• Data extract
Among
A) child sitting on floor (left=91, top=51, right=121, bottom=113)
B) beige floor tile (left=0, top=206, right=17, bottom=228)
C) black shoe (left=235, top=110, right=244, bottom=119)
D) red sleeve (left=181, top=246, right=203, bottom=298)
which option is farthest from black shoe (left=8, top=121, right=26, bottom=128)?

• Work instructions
Give all the records again. Match them exactly.

• Full output
Among
A) child sitting on floor (left=91, top=51, right=121, bottom=113)
B) beige floor tile (left=0, top=206, right=17, bottom=228)
C) black shoe (left=235, top=110, right=244, bottom=119)
D) red sleeve (left=181, top=246, right=203, bottom=298)
which option is farthest from black shoe (left=8, top=121, right=26, bottom=128)?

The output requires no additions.